Constrained parameter space for a pseudoscalar mediator [73]. The solid blue curve denotes the lower bound for a shift of 2.77 MHz for the $2{}^{3}S_1\to 2{}^{3}P_0$ transition. The solid black curve is the same observable obtained for a measurement of the Ps $1{}^{1}S_0\to 1{}^{3}S_1$ transition [77, 78, 79]. The dashed curves represent the constraints that would be obtained if the corresponding measurements were performed with uncertainties equal to the current QED uncertainties [73]. The red curve is the bound obtained from measurements of the electron gyromagnetic factor, $a_e$ [75]. The shaded gray region represents the parameter space constrained by astrophysical observations [76].

Figure 16

Comparison of the previous and present measurements with theory for the (a) ${\nu }_0$, (b) ${\nu }_1$, and (c) ${\nu }_2$ transitions.

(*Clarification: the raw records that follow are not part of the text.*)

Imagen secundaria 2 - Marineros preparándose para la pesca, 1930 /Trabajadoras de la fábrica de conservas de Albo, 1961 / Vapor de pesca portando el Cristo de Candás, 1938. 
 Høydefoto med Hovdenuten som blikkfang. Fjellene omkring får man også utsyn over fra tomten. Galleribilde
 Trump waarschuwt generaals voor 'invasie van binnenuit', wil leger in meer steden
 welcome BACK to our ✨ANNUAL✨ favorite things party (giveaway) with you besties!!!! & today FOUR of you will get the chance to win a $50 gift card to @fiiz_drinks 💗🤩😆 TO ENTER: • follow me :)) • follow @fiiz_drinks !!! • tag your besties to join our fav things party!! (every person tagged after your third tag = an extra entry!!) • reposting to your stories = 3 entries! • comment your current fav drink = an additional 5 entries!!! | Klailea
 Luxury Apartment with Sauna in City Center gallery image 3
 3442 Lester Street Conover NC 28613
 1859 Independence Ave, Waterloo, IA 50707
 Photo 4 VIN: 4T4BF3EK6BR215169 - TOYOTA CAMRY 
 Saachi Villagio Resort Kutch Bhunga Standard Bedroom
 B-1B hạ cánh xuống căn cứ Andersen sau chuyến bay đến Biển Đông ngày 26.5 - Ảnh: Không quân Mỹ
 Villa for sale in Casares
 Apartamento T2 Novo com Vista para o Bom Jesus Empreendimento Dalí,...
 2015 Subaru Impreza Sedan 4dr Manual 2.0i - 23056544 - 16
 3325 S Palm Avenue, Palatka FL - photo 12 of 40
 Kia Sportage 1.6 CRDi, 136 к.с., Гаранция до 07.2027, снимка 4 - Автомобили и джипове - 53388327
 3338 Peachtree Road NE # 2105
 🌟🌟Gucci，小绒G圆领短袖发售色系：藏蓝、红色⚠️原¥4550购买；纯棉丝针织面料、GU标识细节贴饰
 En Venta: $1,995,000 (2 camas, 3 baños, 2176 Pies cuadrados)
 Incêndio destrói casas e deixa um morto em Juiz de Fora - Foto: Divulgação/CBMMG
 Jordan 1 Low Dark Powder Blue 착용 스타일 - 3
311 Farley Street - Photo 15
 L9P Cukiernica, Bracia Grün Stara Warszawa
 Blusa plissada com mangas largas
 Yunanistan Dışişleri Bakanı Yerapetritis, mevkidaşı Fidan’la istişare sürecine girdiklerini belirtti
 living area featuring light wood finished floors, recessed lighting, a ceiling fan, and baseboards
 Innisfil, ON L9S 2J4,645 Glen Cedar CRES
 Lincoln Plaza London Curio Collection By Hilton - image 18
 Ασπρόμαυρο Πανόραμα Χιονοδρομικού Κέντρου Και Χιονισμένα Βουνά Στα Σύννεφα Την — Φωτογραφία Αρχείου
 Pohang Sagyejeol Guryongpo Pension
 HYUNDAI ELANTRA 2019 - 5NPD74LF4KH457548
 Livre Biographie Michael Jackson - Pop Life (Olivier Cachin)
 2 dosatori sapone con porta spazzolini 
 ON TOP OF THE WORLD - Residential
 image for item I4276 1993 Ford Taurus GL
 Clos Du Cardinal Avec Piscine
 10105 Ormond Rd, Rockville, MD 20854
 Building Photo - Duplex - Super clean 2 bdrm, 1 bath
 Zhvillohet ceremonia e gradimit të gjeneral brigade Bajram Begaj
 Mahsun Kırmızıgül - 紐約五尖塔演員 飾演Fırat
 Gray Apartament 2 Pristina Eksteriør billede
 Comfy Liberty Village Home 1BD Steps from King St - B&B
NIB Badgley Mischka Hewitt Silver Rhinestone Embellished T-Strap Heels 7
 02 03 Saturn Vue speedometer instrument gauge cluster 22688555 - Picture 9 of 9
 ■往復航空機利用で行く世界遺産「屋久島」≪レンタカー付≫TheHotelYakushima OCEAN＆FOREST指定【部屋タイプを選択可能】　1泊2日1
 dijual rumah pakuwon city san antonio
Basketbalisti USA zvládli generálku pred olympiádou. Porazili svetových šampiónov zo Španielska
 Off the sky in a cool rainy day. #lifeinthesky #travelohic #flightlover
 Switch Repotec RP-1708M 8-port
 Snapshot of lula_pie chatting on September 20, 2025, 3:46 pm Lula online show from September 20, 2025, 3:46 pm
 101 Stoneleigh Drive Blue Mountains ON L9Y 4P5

Results from Lorentz ($L$) and Fano ($F$) line profile fits are shown for the current measurements of ${\nu }_1$ and ${\nu }_2$ intervals. Also shown for these transitions are the maximum (peak) values obtained from the Fano profiles, as discussed in the text. The theoretical values with uncertainties are indicated by the vertical solid lines. Statistical and systematic uncertainties for the experimental data have been added in quadrature.